**Trecho do documento**
Comissão da Verdade ou da Frustração?
por Pinheiro Salles*
Aprovada pelo Congresso Nacional e sancionada pela presidenta Dilma, a lei que criou a Comissão da Verdade representa uma vitória da democracia. Mas uma vitória tímida, considerando as lutas que atravessaram 21 anos de ditadura e mais 26 após o fim oficial do regime que tão hediondos crimes praticou contra o povo brasileiro. Ainda: além de não ter a autonomia para a punição de quem cometeu violações dos direitos humanos, a comissão não concentra sua atuação no período da ditadura militar (1964-1985).
O projeto encaminhado pelo Poder Executivo ao Legislativo, em 20 de maio de 2010, mais uma vez demonstrou a subserviência do governo às Forças Armadas, arbitrariamente estendendo as averiguações entre 1946 e 1988, para fugir da caracterização de iniciativa contra o fascismo que vigorou no país. E veio o sofisma: “A fim de efetivar o direito à memória e à verdade histórica e promover a reconciliação nacional”. A presidenta acrescentou: “O Brasil inteiro se encontra consigo mesmo, sem revanchismo, mas sem a cumplicidade do silêncio”.
A verdade é que hoje, passados 32 anos da anistia política e 47 do golpe de Estado que implantou o medo e na vida dos brasileiros, o povo desconhece a real dimensão dos horrores daquela época. E só conhecendo profundamente os porões e suas barbáries, a população saberá erguer instrumentos que impeçam o ressurgimento dos malefícios superados. Se nos mais diversos aspectos a alegria do povo foi golpeada, a repressão política causou o maior dano à dignidade das pessoas. Para tornar infalíveis as ações repressivas, foram instalados organismos diretamente ligados aos ministérios do Exército, da Marinha e Aeronáutica.

**Desafio a**
Quais ministérios o artigo sobre a Comissão da Verdade aponta como diretamente ligados aos organismos instalados para a repressão?

**Entradas fornecidas**

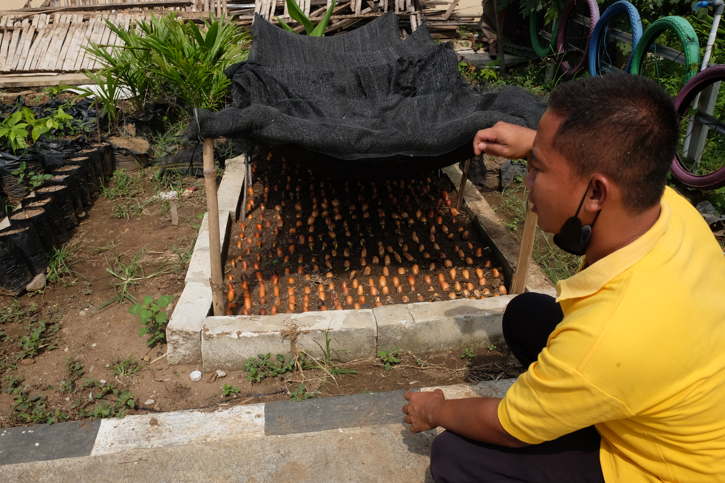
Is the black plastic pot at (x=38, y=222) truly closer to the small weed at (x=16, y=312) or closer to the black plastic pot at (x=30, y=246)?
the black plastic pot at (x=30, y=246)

...

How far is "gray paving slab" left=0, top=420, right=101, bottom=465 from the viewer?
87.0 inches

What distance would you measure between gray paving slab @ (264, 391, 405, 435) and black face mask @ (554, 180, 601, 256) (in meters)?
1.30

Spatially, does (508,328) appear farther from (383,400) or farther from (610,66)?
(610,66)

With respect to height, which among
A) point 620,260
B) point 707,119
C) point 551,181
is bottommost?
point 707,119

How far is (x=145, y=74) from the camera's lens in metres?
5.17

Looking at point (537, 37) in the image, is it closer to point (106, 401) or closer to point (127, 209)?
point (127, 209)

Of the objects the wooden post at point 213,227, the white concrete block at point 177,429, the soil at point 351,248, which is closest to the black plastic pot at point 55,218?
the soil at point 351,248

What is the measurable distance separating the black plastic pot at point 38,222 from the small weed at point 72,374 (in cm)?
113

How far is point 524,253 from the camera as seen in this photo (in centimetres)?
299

...

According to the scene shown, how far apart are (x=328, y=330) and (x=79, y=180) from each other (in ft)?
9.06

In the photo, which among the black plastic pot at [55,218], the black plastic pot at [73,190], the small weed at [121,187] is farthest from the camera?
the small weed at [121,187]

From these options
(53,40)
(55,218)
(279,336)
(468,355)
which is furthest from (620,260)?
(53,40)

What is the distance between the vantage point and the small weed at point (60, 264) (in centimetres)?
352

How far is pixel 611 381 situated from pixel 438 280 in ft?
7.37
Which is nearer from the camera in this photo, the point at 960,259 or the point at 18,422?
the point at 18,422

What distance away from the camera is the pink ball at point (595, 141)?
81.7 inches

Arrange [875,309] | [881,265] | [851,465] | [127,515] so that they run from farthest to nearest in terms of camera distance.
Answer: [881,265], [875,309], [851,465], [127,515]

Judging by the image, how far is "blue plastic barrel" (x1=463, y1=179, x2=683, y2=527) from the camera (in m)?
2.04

**Desafio b**
Pode reproduzir sem nenhuma alteração tudo o que está nas entradas, desde a linha que contém "In the photo, which" até a linha que contém "81.7 inches", incluindo essas duas?

**Resultado do exercício a**
Exército, Marinha e Aeronáutica.

**Resultado do exercício b**
In the photo, which among the black plastic pot at [55,218], the black plastic pot at [73,190], the small weed at [121,187] is farthest from the camera?
the small weed at [121,187]

From these options
(53,40)
(55,218)
(279,336)
(468,355)
which is furthest from (620,260)?
(53,40)

What is the distance between the vantage point and the small weed at point (60, 264) (in centimetres)?
352

How far is pixel 611 381 situated from pixel 438 280 in ft?
7.37
Which is nearer from the camera in this photo, the point at 960,259 or the point at 18,422?
the point at 18,422

What distance away from the camera is the pink ball at point (595, 141)?
81.7 inches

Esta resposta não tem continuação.